While Covid causes over 300 deaths a day in the United States, a largely preventable toll that could amount to double our worst flu season, Congress remains unable to secure funding for future Covid vaccines and response, let alone the $88 billion requested over five years for pandemic preparedness and bio-defense.
And if political control of the House and Senate changes hands soon and White House leadership shifts in 2024, the likelihood of sustained investment in preparedness could be at even greater risk.
Even if the next pandemic is years off, it’s likely we have only a few months to lay the groundwork to prepare for it. So what should be done? There are dozens of reforms needed and debated, but three areas require immediate attention and investment: disease surveillance, strengthening of the global health care work force and ensuring equitable access to treatments and vaccines.
We likely can’t prevent the emergence of future pandemic threats, and that’s what makes rapidly detecting them critically important. But you can’t see what you’re not looking for.
A massive scaling up of disease surveillance is needed not just in wealthy nations but also in low- and middle-income countries and areas of humanitarian crisis.
The World Health Organization coordinates an international network of influenza laboratories that conduct year-round surveillance of the flu. A consortium of scientists tracking coronavirus evolution has been built in Africa, and now more than two-thirds of countries on the continent are capable of sequencing genomes. These could serve as models.
Strong pandemic preparedness also demands a dramatic increase in the world’s health care work force. Bellevue Hospital, where I was treated for Ebola, had nearly as many physicians on staff as were practicing in Guinea, Liberia and Sierra Leone — the countries worst hit during that Ebola epidemic — combined, according to estimates from a 2015 World Bank report.
The W.H.O. estimates that 15 million more health workers are needed by 2030, primarily in low- and middle-income countries.
As with Ebola and Covid, it’s often local doctors or nurses who recognise new patterns of illness and flag them to health authorities for further investigation. Without a strong front line, many of those red flags will be missed, with potentially deleterious consequences.

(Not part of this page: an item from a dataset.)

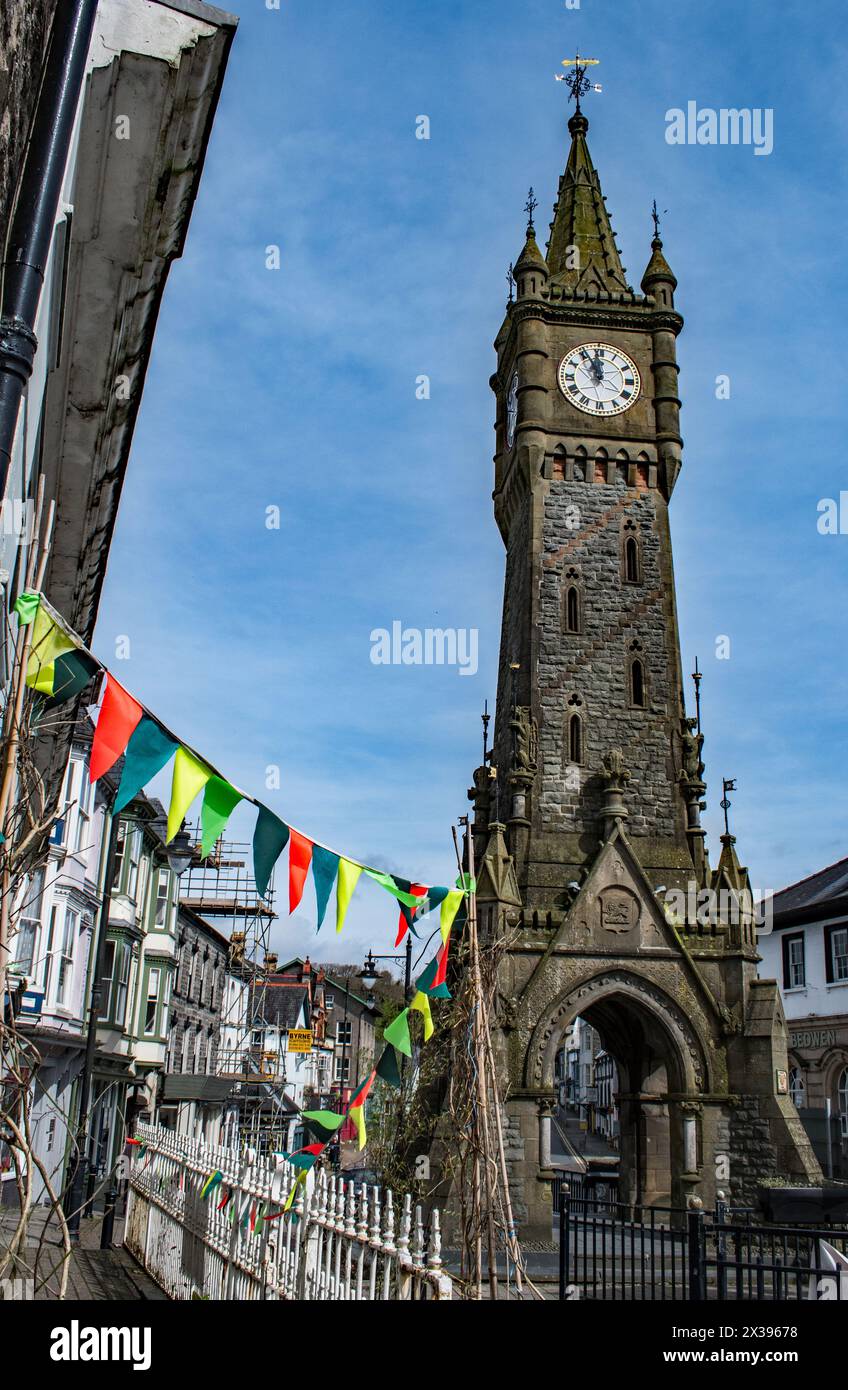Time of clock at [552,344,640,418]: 11:55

There’s also an urgent need for greater capacity to create treatments and vaccines in places where they’re often in short supply and last in line for distribution.
Before the Covid pandemic, 99 percent of vaccines used in Africa were imported. Even now, that number remains virtually unchanged. This largely explains why three-quarters of people in high-income countries have been vaccinated with at least one dose against Covid, versus only one-quarter in low-income nations.

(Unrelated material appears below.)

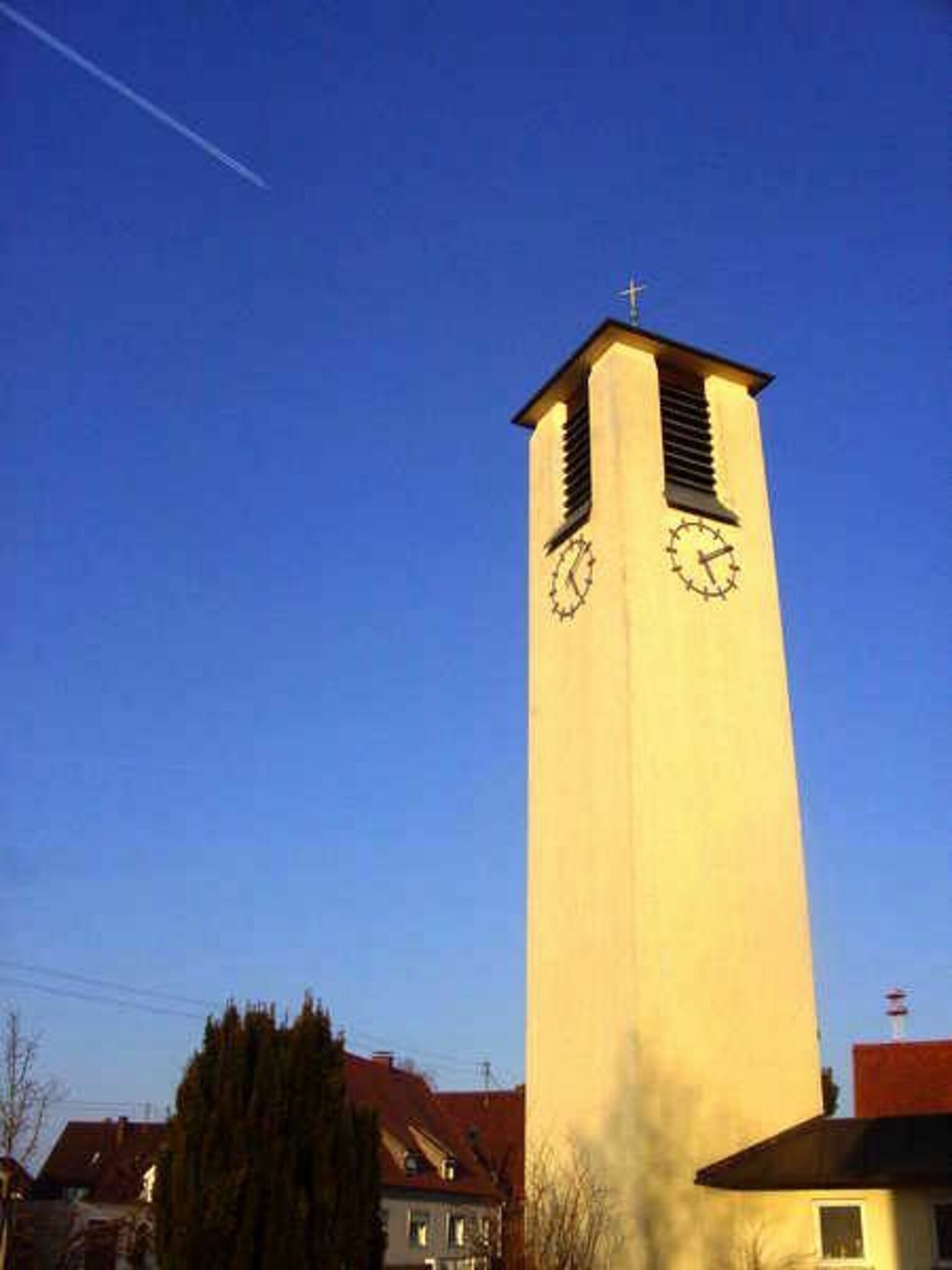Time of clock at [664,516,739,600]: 5:09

The White House warned in its pandemic preparedness plan that as staggering as the toll from Covid has been, “future pandemics could be far worse.” We remain a simple genetic swap of the influenza genome away from a pandemic more catastrophic than anything we experienced in recent memory.
The Covid pandemic has killed nearly as many Americans as U.S. troops died in all of our wars combined. We need to treat pandemic preparedness as a permanent priority, as we do our national defense, which is allocated hundreds of billions in annual funding even in times of peace. If we allow the destruction of the Covid pandemic to play out again in the future, we’ll have only ourselves — not some pandemic pathogen — to blame.